Calculating the volume of a sphere below the plane z = 3 involves a combination of geometric understanding and calculus techniques. Whether using Cartesian or spherical coordinates, the key is to carefully define the limits of integration based on the sphere's radius, center, and the position of the plane. The choice of coordinate system depends on the specific problem and personal preference, but spherical coordinates often provide a more elegant solution for problems involving spherical geometries.
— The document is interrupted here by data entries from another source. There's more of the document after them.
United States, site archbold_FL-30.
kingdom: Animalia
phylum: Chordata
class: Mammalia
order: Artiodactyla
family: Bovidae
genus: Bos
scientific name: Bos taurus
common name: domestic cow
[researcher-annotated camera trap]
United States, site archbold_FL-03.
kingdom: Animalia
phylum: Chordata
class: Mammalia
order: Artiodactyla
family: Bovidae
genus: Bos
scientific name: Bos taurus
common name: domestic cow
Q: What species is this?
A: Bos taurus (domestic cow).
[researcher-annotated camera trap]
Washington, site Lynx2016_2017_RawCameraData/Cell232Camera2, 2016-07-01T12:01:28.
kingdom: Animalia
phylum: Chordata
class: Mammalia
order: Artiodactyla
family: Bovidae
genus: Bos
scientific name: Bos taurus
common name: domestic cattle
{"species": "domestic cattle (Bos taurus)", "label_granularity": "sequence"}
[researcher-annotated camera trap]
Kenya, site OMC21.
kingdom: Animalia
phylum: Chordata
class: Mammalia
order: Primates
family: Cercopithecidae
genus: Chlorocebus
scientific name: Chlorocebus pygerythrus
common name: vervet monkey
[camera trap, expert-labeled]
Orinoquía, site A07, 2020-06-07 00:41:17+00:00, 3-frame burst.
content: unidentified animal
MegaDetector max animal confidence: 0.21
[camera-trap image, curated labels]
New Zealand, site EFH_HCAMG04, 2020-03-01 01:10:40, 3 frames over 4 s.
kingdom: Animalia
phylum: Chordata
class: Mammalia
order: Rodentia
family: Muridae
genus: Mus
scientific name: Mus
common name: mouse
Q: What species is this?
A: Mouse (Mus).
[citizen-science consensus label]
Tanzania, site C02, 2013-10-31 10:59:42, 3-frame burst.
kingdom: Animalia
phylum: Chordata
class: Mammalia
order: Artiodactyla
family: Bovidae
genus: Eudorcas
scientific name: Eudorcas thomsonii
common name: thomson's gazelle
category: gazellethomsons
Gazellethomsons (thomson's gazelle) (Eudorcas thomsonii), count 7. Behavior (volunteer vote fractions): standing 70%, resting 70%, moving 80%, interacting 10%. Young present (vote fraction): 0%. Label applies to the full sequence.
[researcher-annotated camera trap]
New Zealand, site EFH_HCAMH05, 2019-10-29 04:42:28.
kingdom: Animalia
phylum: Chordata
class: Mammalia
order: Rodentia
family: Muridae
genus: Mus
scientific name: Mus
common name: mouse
By mastering these techniques, one gains valuable insights into spatial reasoning and the power of integral calculus. The formulas derived can be applied to various real-world scenarios, showcasing the practical relevance of these mathematical concepts. Remember to visualize the geometry, choose the appropriate coordinate system, and carefully evaluate the integral to arrive at the correct volume.